Comparative example 1
Take respectively 3.2 kilograms of single nickel salts, 400 grams, 400 grams boric acid of nickelous chloride are dissolved in 8 liters and rise in pure water, adjust PH, are finally diluted to 10 liters, beat activated carbon, filter little current electroanalysis.Add the bright nickel additive of Atotech, beat Huo Shi groove, add 10, D22 × 5 sintered NdFeB sample at 0.5 peace electric current, examination plating 10 minutes under 55 DEG C of conditions of temperature.(details are consulted the patent that the publication number of Huo Guiying etc. is CN1058053).

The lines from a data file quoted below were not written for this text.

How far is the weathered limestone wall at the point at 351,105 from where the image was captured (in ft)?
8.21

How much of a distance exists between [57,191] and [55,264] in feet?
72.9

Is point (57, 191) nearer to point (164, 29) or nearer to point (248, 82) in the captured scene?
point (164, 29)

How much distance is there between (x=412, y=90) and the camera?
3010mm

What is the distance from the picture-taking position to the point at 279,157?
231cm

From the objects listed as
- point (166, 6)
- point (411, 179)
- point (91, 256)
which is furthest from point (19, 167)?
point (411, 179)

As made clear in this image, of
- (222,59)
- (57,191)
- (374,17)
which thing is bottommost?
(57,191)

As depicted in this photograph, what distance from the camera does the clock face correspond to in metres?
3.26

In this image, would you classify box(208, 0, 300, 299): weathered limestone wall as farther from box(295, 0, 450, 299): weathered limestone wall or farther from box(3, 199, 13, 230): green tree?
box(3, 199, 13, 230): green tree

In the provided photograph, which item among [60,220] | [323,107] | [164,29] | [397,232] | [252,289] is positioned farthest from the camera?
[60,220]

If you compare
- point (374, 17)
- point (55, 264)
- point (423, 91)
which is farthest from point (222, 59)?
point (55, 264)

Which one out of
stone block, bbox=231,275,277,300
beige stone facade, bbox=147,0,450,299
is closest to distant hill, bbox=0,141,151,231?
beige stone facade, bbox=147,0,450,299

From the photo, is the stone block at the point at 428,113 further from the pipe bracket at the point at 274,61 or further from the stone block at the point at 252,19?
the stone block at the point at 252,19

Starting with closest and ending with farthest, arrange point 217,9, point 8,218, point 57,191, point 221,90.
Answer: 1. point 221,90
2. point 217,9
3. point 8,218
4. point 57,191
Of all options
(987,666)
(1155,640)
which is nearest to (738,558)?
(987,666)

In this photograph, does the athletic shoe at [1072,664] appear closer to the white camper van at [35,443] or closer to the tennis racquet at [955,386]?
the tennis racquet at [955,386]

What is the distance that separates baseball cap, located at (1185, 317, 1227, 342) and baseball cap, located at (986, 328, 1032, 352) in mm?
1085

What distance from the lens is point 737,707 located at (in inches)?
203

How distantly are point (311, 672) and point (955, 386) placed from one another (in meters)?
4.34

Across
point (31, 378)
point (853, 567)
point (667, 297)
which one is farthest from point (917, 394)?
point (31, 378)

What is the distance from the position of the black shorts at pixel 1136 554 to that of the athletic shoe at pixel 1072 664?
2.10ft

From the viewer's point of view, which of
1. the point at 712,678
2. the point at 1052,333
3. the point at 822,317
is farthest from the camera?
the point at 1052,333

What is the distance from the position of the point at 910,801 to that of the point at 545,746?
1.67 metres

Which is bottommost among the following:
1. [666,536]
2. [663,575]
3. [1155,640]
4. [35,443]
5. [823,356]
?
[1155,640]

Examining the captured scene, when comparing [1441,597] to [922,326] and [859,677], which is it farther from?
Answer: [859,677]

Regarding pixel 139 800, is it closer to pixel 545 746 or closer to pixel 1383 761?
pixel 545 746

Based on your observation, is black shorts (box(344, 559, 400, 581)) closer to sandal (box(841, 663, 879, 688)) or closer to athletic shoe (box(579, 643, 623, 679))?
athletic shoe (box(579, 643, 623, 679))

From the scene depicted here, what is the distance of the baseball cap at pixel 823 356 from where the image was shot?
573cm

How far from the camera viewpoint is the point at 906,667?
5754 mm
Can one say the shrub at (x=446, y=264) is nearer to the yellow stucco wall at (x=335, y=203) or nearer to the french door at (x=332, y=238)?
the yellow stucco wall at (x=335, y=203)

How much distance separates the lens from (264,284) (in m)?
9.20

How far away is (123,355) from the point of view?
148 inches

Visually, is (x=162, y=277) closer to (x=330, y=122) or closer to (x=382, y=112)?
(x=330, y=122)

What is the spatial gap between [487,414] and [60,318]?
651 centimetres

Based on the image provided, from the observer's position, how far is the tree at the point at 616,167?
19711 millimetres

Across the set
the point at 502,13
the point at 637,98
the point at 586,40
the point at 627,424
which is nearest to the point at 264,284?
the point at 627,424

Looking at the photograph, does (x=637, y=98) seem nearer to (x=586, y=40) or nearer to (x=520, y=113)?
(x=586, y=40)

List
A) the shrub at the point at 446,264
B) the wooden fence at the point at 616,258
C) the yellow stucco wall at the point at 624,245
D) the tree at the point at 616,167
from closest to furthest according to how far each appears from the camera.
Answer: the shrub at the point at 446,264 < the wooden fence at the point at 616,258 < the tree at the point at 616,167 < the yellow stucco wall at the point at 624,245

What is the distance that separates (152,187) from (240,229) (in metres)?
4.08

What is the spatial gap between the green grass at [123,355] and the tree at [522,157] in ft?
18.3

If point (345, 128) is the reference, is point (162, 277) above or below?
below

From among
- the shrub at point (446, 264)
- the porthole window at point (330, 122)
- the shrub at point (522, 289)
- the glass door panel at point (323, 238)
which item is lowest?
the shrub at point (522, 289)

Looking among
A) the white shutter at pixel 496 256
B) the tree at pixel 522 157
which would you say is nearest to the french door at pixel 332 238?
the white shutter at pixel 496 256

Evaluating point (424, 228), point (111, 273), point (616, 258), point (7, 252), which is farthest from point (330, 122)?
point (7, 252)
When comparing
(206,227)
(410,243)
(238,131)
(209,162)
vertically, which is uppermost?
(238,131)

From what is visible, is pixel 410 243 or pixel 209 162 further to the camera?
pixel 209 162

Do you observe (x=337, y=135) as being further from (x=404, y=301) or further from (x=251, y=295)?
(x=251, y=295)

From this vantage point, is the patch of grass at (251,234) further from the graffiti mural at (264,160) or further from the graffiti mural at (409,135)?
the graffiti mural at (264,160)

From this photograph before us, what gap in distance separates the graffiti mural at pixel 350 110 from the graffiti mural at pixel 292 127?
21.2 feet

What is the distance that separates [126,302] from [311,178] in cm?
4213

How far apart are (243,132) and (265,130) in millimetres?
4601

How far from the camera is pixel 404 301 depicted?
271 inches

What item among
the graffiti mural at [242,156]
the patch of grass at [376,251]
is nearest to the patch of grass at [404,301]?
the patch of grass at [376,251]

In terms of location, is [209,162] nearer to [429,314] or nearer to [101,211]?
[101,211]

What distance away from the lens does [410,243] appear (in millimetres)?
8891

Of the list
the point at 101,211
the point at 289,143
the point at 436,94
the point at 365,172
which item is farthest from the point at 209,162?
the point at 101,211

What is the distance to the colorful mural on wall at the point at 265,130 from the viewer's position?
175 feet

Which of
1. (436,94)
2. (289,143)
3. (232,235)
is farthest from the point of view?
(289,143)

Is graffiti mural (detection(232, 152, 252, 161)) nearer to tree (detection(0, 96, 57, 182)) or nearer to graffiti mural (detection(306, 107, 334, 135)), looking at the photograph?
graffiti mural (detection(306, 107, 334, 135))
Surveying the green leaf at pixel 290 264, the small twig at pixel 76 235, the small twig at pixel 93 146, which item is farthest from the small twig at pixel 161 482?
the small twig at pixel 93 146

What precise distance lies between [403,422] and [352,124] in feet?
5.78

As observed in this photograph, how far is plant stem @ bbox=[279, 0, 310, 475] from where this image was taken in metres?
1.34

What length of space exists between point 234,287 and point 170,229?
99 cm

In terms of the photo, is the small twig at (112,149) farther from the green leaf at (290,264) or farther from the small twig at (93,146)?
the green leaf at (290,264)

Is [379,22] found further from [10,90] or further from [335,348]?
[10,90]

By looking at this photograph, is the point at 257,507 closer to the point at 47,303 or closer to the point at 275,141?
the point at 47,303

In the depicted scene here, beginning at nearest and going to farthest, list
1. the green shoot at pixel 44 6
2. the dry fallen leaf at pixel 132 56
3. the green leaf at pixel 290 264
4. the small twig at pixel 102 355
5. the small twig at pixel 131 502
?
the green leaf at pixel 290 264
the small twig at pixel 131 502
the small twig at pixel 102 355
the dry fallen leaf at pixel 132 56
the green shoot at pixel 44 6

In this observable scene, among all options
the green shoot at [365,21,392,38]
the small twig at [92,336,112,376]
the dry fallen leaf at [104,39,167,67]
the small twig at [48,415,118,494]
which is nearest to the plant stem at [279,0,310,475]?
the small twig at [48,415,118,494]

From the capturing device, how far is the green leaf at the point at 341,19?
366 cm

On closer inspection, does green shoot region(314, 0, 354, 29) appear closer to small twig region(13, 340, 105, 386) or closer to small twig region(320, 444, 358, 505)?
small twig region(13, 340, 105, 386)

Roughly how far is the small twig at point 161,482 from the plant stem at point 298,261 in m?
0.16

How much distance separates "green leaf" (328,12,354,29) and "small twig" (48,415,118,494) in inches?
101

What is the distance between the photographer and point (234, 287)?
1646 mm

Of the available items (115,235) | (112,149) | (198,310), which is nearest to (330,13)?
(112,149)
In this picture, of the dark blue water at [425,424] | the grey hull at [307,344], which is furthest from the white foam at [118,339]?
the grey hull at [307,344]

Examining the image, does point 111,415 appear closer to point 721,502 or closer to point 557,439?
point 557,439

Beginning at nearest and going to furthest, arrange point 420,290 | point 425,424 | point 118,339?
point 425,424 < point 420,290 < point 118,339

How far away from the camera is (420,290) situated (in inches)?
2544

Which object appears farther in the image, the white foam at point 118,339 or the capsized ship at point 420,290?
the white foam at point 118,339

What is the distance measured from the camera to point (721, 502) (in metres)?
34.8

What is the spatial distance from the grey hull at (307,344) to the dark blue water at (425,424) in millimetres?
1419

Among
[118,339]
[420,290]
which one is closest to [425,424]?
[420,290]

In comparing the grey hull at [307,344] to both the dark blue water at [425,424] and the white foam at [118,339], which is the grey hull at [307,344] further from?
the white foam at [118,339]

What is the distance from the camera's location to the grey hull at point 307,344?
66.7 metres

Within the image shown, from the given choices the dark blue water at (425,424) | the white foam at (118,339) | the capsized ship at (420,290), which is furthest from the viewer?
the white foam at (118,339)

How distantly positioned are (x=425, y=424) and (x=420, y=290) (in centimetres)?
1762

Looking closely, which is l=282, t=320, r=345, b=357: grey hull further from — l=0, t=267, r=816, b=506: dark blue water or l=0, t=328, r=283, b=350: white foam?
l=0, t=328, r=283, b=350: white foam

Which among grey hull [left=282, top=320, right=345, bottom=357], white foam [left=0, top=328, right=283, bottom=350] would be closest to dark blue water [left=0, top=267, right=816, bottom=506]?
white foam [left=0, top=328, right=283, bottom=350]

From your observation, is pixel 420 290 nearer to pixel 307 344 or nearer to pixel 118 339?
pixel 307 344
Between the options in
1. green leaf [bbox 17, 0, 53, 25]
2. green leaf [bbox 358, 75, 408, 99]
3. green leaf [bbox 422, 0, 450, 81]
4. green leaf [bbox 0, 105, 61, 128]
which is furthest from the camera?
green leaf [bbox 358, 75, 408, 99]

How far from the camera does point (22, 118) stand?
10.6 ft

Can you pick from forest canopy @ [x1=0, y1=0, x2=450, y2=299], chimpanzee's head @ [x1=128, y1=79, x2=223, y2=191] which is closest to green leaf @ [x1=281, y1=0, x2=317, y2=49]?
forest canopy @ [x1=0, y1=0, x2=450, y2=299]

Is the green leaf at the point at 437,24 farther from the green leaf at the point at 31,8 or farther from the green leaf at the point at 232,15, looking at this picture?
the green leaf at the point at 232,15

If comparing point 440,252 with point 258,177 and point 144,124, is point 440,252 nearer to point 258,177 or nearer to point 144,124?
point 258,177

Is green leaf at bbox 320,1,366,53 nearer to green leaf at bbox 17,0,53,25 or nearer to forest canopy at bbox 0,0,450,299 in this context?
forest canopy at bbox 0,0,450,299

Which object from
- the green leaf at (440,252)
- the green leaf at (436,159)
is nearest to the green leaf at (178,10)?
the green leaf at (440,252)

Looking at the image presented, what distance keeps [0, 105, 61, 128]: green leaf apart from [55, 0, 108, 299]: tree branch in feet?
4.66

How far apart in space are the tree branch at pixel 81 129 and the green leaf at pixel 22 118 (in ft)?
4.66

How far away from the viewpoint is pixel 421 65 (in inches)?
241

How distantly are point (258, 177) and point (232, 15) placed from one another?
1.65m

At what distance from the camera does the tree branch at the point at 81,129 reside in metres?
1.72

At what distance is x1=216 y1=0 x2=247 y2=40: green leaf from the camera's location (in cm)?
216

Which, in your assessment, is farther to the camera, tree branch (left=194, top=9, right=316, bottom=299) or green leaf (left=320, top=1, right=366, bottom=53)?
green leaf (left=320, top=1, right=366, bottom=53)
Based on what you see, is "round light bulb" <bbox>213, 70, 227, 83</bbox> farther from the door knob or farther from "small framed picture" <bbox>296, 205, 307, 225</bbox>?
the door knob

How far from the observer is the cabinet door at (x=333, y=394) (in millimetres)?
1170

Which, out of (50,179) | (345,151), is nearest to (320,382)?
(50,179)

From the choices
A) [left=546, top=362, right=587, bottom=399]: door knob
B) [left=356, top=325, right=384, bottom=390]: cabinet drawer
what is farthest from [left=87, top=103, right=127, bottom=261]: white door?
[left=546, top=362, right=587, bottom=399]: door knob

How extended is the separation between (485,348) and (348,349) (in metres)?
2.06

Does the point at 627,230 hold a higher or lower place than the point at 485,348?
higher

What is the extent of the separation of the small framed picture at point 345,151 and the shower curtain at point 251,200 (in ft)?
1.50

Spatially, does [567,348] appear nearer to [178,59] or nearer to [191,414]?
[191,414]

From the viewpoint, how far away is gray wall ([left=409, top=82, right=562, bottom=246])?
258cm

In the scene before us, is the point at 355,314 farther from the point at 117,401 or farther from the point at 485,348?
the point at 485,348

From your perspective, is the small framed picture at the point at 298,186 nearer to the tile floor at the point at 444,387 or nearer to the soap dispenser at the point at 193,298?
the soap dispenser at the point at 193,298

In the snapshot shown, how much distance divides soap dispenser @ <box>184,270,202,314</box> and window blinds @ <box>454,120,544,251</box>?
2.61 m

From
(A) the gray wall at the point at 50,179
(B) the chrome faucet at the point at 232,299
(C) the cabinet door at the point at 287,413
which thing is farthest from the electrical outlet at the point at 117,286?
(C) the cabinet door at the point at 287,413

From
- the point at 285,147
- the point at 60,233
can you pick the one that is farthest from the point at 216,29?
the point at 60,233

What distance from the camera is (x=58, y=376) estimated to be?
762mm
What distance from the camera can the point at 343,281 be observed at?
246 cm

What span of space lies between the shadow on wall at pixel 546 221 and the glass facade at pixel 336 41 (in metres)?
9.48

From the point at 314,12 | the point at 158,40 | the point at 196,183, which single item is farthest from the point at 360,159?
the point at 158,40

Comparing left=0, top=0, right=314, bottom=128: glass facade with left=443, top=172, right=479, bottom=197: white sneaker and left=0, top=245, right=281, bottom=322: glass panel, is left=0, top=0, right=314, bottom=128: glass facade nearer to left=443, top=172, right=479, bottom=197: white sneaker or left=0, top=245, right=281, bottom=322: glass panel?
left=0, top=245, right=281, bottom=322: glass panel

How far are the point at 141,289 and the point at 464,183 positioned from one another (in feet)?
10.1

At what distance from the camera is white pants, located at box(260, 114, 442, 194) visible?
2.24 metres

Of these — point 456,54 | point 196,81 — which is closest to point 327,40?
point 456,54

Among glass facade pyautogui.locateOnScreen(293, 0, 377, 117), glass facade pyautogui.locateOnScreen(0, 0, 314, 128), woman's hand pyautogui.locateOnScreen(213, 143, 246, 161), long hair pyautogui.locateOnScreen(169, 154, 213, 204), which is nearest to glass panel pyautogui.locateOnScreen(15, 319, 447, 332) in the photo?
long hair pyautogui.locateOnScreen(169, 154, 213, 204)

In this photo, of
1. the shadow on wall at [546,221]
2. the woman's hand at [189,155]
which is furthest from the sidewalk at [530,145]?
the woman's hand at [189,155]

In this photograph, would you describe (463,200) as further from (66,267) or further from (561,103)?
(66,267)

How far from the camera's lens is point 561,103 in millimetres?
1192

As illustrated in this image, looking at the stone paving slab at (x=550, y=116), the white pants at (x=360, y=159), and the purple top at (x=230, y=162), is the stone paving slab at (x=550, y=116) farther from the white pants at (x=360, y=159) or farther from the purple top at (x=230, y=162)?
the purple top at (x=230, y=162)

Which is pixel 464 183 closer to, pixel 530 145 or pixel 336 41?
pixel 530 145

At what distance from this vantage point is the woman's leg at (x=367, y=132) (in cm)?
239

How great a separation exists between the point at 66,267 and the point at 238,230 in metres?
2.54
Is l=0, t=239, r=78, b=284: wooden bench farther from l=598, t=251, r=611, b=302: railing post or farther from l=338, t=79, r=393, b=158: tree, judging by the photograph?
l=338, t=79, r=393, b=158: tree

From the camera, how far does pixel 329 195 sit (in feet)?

| No. embodiment | Salt fog (hour) | PCT (hour) | Damp and hot (hour) |
| Embodiment 1 | 24 | 96 | 300 |
| Embodiment 2 | 24 | 96 | 300 |
| Embodiment 3 | 48 | 96 | 400 |
| Embodiment 4 | 48 | 96 | 400 |
| Embodiment 5 | 48 | 96 | 400 |
| Embodiment 6 | 48 | 96 | 400 |
| Embodiment 7 | 48 | 96 | 400 |
| Embodiment 8 | 48 | 96 | 400 |
| Comparative example 1 | 8 | 72 | 200 |
From upper table, adopt the comparative example 1 of additive in prior art can find out with the comparing result of the embodiment 1~8 that adopts additive of the present invention, the present invention can effectively improve neodymium iron boron corrosion resisting property, permanent magnet material after the bright nickel electroplating processes of interpolation additive of the present invention, make its salt-fog resistant time bring up to 24~48 hours from 8 hours, improved more than three times than prior art; In addition, its PCT has also brought up to 96 hours from 72 hours, and the wet-heat resisting time was brought up to 300~400 hours from 200 hours, and the corrosion resistance nature of the present invention's permanent magnet material after treatment is obviously better than comparative example 1.
It should be noted that, foregoing invention content and embodiment are intended to prove the practical application of technical scheme provided by the present invention, should not be construed as limiting the scope of the present invention.Those skilled in the art are in spirit of the present invention and principle, when doing various amendments, be equal to and replace or improve.Protection scope of the present invention is as the criterion with appended claims.